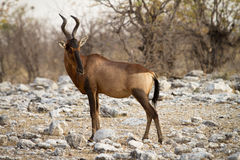 Hartebeest Stock Photography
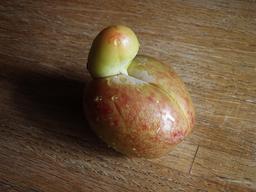 Prune de forme bizarre. Source : http://data.abuledu.org/URI/53aaf8c5-prune-de-forme-bizarre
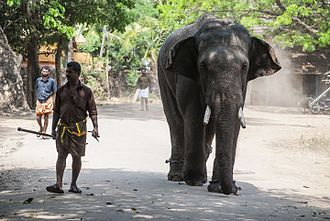 Mahout - A young Elephant and his Mahout, Kerala, India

........

Work item
Could you copy exactly, and with no pictures, the lines above from the one containing "Prune de forme" through the last line, both included?

Output of the task
 Prune de forme bizarre. Source : http://data.abuledu.org/URI/53aaf8c5-prune-de-forme-bizarre
 Mahout - A young Elephant and his Mahout, Kerala, India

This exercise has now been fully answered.